If voters weren't angry enough already, Gov. Chris Gregoire signed a series of tax increases last month that are certain to increase the frustration level.
We're not unsympathetic to the Democrats. The economic recession took a giant bite out of state revenues, leaving the majority party responsible for dealing with a $2.8 billion deficit.
Sure, they're hardly innocent bystanders. Democrats set the stage by ramping up state spending to unsustainable levels during the good times.
But that doesn't make it any easier to balance the budget when revenues plunge.
And we're not enamored with the Republicans, either. Too much of their rhetoric sounds like either the same old platitudes or a stump speech for November.
Their call for balancing the budget without raising taxes would have been more impressive if they'd showed where they'd cut $2.8 billion.
In our experience, the enthusiasm for slashing government spending is a lot more subdued when people have a clearer idea about exactly what services they'll lose.
But the Republicans in Olympia were right on important points. If Democrats had been more open to the minority's ideas for dealing with this crisis, voters would have been better served.
One good idea was to meet early and identify cuts that might draw bipartisan support. Delaying the savings only deepens the deficit.
A more cooperative approach might have rallied enough support in the Legislature to overcome opposition to needed changes.
The state's liquor monopoly comes to mind. State Auditor Brian Sonntag's office recently found that Washington could increase revenue by as much as $277 million over five years by changing the current system.
It's only a small step toward solvency, but lawmakers on both sides of the aisle see the potential. It's disconcerting that Democrats didn't manage to pick off even this low-hanging fruit before considering tax increases.
Expect to hear Republican candidates drive that point home as this year's campaigns heat up.
Democrats have to be worried. The picture from Olympia wasn't pretty. The $31 billion supplemental two-year budget only emerged after lawmakers extended the legislative session by a month.
It didn't help that the only way to do it was to overturn the voter-mandated requirement for a two-thirds majority to institute new taxes.
The end result only looks like a balanced budget if you squint.
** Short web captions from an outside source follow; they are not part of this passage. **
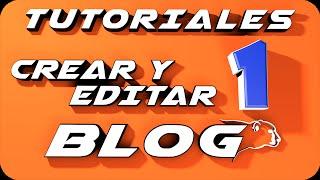 Como crear un blog en Blogger 2014  y editarlo. Parte 1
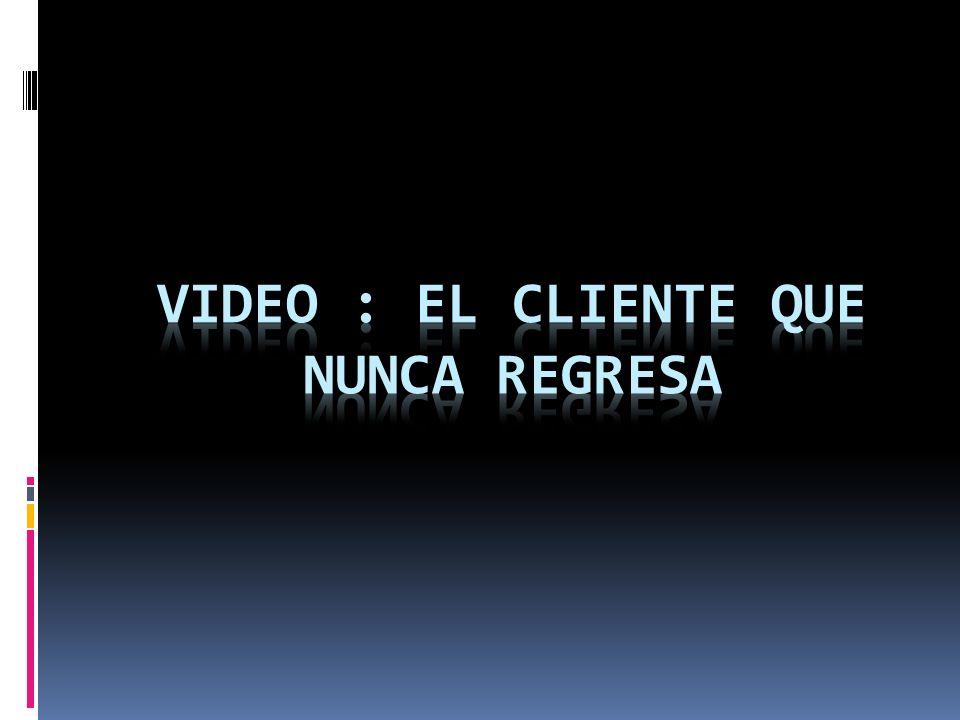 Video : El cliente que nunca regresa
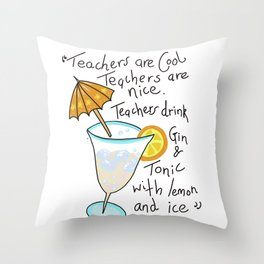 Teachers are cool , education poetry Throw Pillow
It's a hodge-podge of new taxes, cuts in education and other government programs, federal dollars and some creative accounting.
Much of the public's ire is aimed at the nearly $800 million tax package enacted to help balance the budget.
A lot of the new taxes were tagged to nonessentials -- cigarettes, bottled water, soda, candy, gum and mass-produced beer.
The Legislature also increased the business and occupation tax on doctors, lawyers, hairdressers and other service providers.
That package may be less of a drag on the state's economy than a general increase in the sales tax, but the Democrats will have a tough time putting a positive spin on it.
Republicans complain that the Legislature merely "kicked the can" into the next session without addressing the state's underlying financial troubles.
They're right. The growth in state government is unsustainable. Temporary fixes and hopes for a better tomorrow won't change that.
It might be unfair to expect the Legislature to fix the state's fiscal mess in the middle of the two-year cycle, when their task is to supplement the existing biennial budget rather than draft a complete document.
But next year, lawmakers must make fundamental changes that bring the cost of state government under control. It won't be easy.
The public's desperation for more fiscal responsibility in Olympia seems likely to translate to some additional seats for Republicans.
It's a long climb to a majority for the GOP. The ratio of Democrats to Republicans is 61-37 in the House and 31-18 in the Senate.
But it's realistic to expect the Republicans to gain enough ground to be relevant in the legislative debate again.
A better balance may be the perfect prescription for the state's financial ills. When ideas have to compete, better policy is the natural result.